## Assignment
Pictures must be left out. Print the lines from the beginning of the material through the line holding "United States, site archbold_FL-12.", exactly and nothing else.

START Supplied material

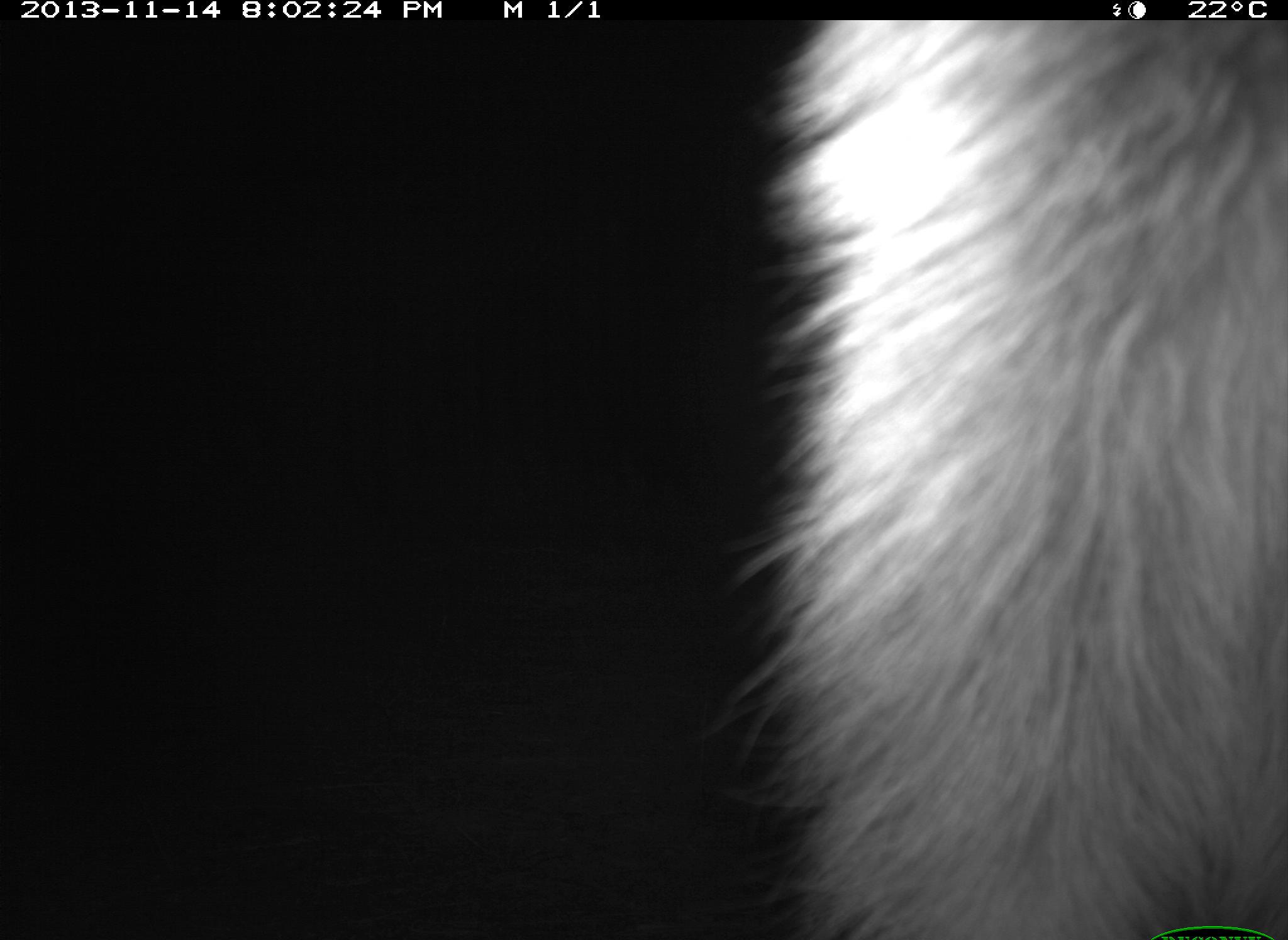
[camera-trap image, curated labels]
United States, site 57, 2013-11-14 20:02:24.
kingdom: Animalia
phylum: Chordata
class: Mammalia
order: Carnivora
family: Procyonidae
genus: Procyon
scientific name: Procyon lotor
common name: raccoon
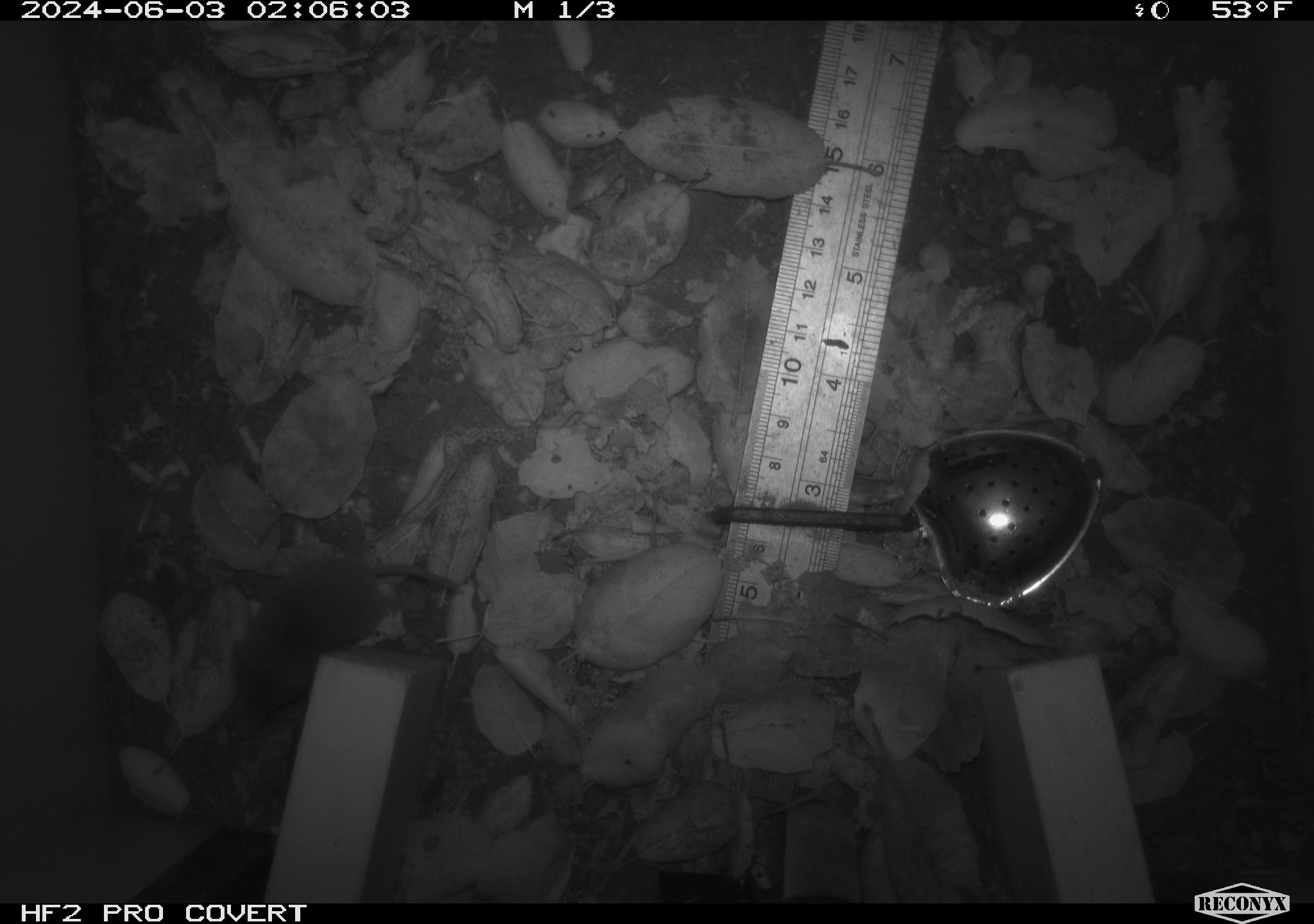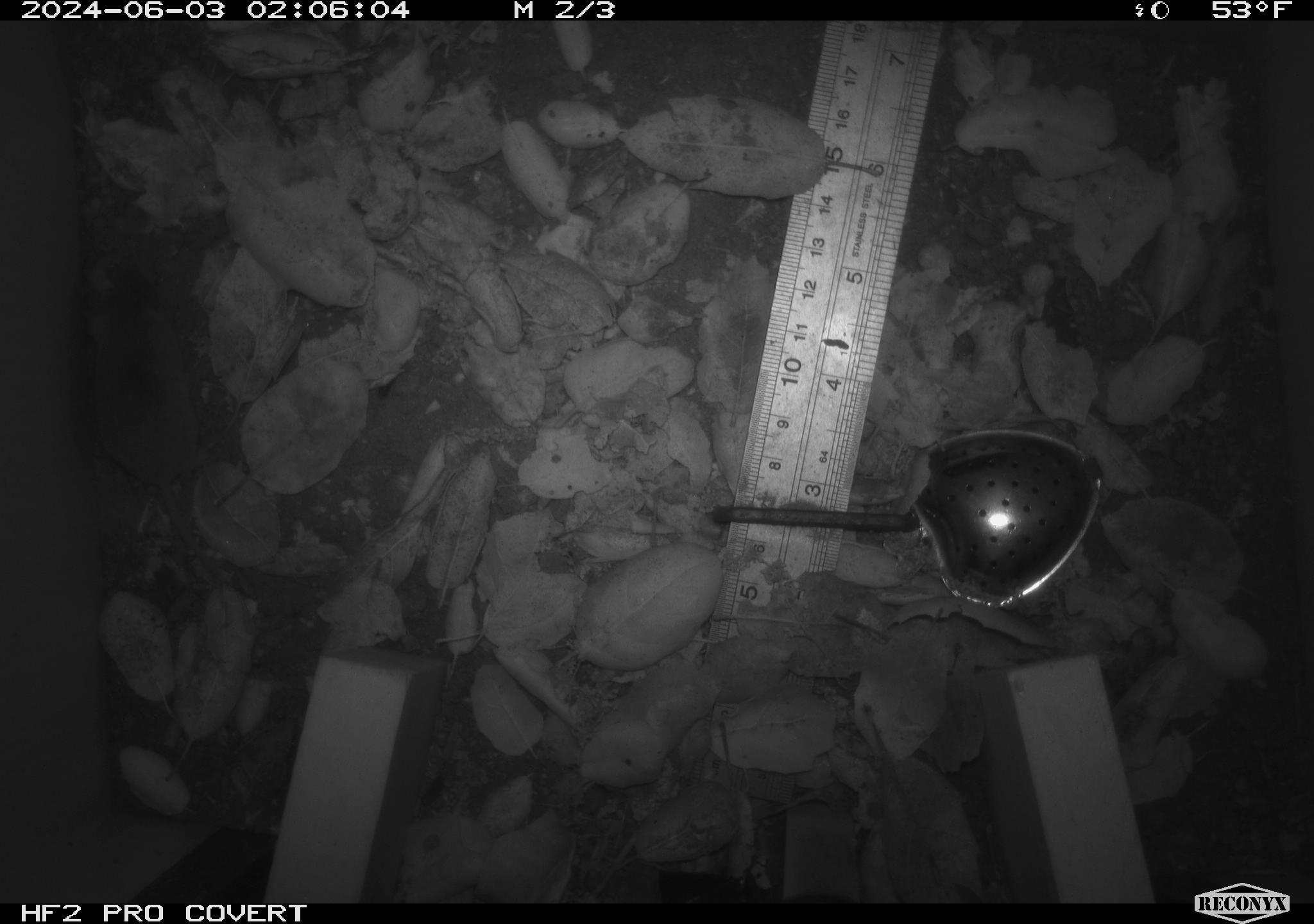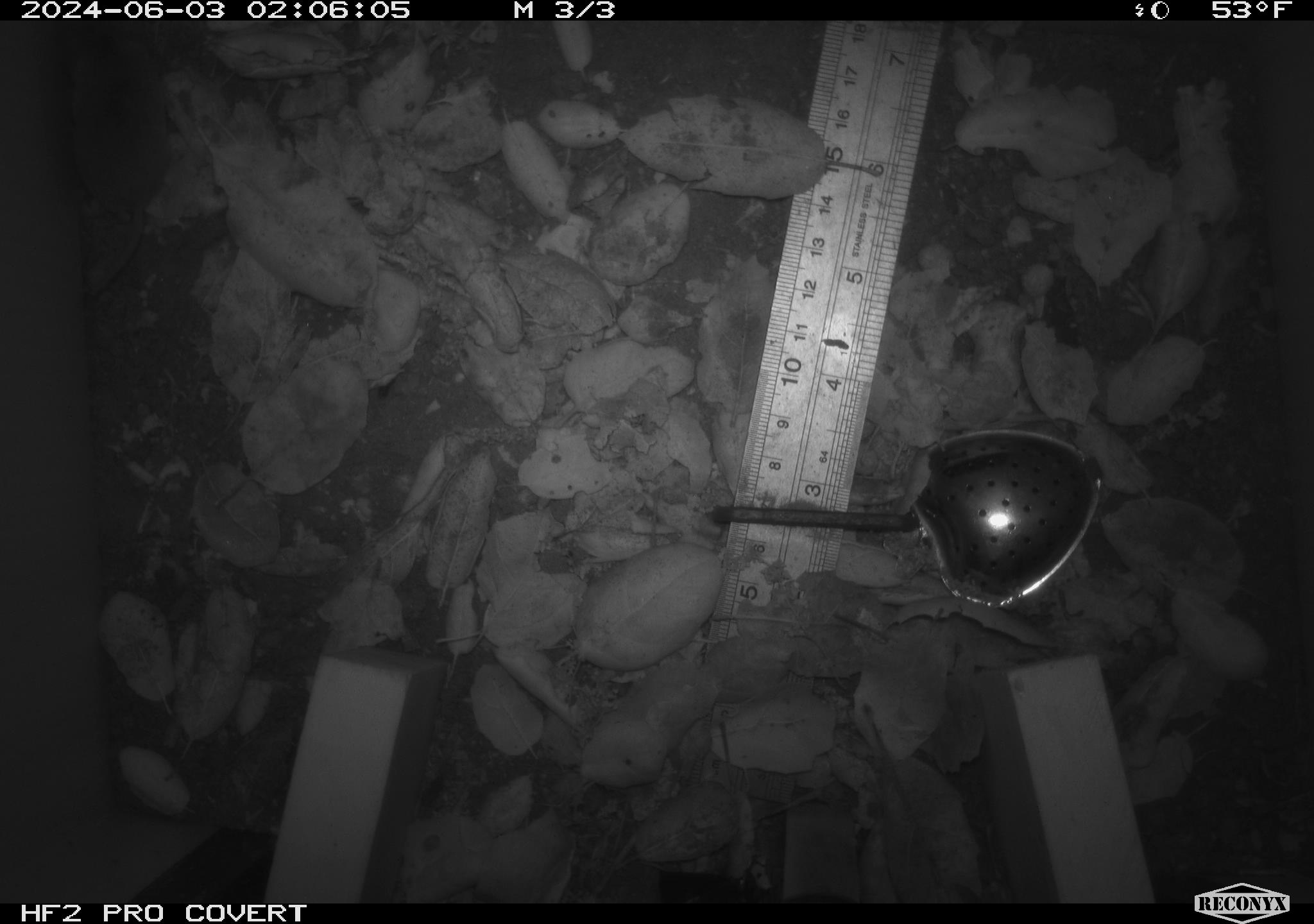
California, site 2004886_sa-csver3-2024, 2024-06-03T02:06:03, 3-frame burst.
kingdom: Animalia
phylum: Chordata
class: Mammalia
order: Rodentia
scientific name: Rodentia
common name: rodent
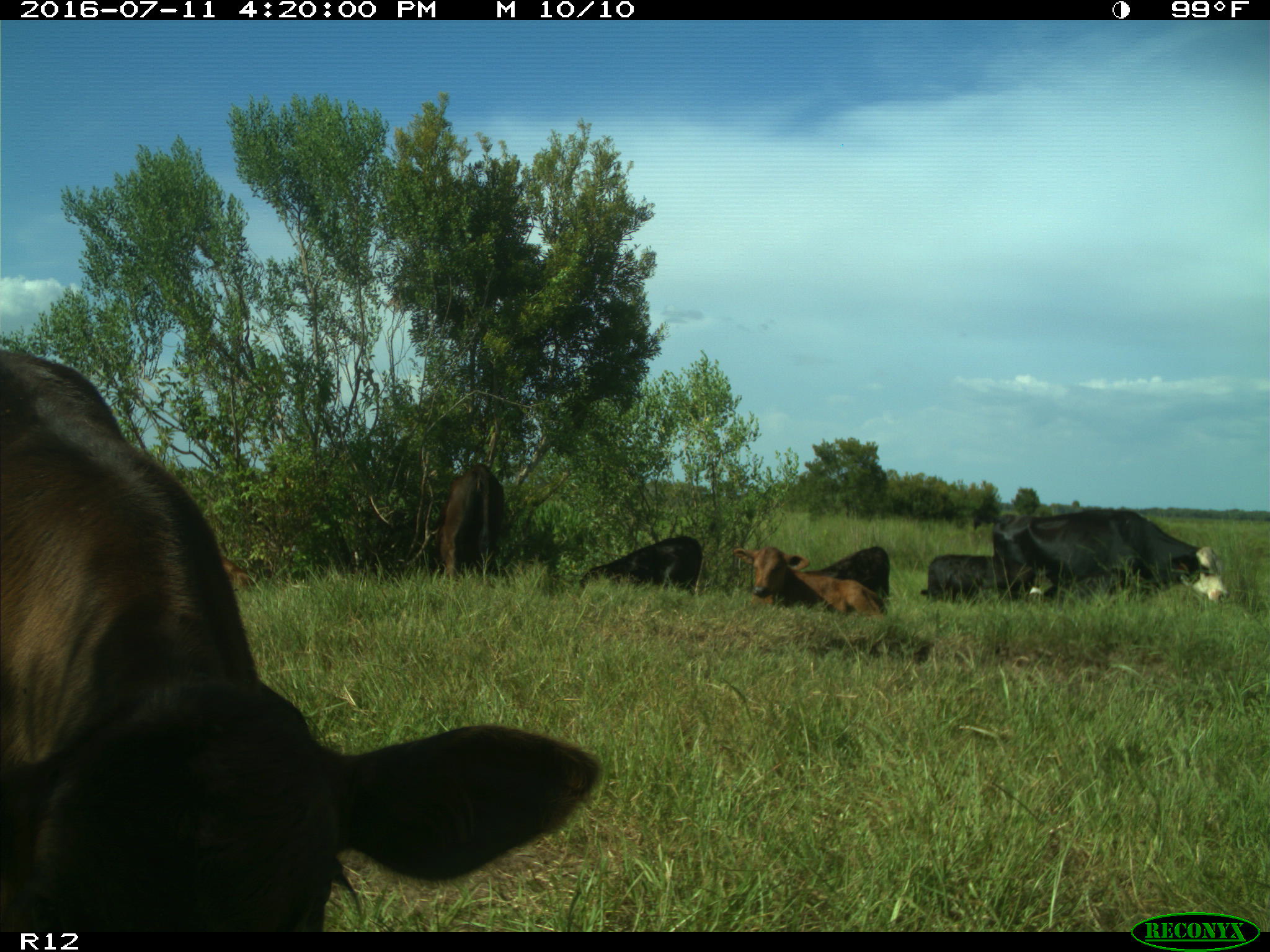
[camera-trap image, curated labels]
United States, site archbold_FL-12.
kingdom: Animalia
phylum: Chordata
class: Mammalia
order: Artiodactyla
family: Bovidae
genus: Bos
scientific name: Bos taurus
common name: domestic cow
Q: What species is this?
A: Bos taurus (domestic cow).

END Supplied material

## Answer to this task
[camera-trap image, curated labels]
United States, site 57, 2013-11-14 20:02:24.
kingdom: Animalia
phylum: Chordata
class: Mammalia
order: Carnivora
family: Procyonidae
genus: Procyon
scientific name: Procyon lotor
common name: raccoon
California, site 2004886_sa-csver3-2024, 2024-06-03T02:06:03, 3-frame burst.
kingdom: Animalia
phylum: Chordata
class: Mammalia
order: Rodentia
scientific name: Rodentia
common name: rodent
[camera-trap image, curated labels]
United States, site archbold_FL-12.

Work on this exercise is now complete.